Review: I thoroughly enjoyed reading this book. In fact it got in the way of my homework... even up to this point at 10:30 PM in the middle of writing a DBQ (global essay) but instead writing this review.

It's about a girl, Melinda, who has a very tramatic experience and as the book goes on you see her suffer for it, hate it, struggle away from it and finally grow from it.

I personally loved it because it wasn't your typical teenage boo-hoo I'm so embarassed books-as fun as those are to read sometimes-it was a serious book with dark humor that appealed to me.

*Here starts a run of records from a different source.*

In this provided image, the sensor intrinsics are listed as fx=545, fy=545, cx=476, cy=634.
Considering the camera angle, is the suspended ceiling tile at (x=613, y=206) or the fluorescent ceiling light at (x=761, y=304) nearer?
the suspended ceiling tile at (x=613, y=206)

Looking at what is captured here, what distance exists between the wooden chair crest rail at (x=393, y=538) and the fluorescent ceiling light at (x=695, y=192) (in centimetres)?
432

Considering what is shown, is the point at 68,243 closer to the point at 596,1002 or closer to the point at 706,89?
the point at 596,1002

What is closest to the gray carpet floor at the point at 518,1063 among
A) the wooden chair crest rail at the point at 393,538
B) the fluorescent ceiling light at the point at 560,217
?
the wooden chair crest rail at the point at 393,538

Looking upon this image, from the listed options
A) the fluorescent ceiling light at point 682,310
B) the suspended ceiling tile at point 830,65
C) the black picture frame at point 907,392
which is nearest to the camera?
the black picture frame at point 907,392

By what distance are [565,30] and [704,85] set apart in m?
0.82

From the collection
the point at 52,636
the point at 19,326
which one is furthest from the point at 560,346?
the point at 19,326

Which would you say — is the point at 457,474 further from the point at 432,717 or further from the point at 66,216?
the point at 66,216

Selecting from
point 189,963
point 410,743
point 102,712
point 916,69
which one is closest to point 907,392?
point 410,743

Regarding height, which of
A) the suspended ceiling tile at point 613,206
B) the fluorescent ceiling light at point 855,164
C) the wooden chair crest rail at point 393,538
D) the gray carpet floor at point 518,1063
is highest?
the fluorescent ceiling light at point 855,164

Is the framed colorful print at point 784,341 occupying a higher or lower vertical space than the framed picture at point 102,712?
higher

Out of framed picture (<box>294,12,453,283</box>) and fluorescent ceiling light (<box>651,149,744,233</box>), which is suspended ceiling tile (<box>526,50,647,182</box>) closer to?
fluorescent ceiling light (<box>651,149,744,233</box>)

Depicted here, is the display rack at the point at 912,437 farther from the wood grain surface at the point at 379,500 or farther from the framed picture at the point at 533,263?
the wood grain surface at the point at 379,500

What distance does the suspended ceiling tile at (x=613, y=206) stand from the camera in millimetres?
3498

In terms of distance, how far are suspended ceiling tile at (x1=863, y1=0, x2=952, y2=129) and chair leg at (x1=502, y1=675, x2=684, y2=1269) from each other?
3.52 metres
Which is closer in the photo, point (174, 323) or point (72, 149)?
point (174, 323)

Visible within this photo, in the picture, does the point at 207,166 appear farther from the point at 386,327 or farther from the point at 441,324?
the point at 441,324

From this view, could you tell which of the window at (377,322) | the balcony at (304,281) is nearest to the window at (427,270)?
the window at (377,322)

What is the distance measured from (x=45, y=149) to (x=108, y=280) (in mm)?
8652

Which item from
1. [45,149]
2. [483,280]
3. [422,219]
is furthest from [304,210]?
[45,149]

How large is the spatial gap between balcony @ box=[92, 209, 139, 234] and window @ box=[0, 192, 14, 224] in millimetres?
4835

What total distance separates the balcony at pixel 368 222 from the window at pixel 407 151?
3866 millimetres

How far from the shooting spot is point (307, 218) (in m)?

"Dark, but inspirational" would be the perfect phrase to describe it. I'd recommend this to anyone. It's also an added bonus if you're from the dismal upstate NY.

Rating: 5 stars
Summary: Please buy it!
Review: It's the first day of high school, and Melinda has been ostracized since breaking up an end-of-summer keg party for the incoming class and upperclassmen. Not a single one of her friends ask her why she called the police that night, and they don't really care to find out. They leave her behind, and then she realizes that she can't speak. When she tries to, her lips become dry and gross. This novel is hilarious at times--the high school is in the middle of changing their team name because of the impending controversy of former and recommended names--and heartbreaking at times--when the truth comes out about the party. Rarely am I more impressed with a first novel than I was with this, and so this is why I give it an excellent score. It truly is an excellent novel. Other favorite books: Brave New Girl, Sloppy Firsts, The Losers' Club by Richard Perez

Rating: 5 stars
Summary: excellent, a must read
Review: Melinda started off her first year of high school at a bad start. After calling the cops at a summer party her life changed in many ways. Her best friends split up into differnt groups and abandon her. Students would call her names and not understanding what really happened that night. A good looking popular guy named Andy Evans, (a senior) raped her that night. Through her drawings in Mr.Freemens class and the support from him she begins to reach out to others. In the ending of the novel Andy Evans comes after her again. She shows him this time that she wont let him do the same thing he did before she speaks out and realizes that this is what she should of done from the start.
I felt that this book very good because it relates to many teenage girls in highschool and the different groups that they can grow into.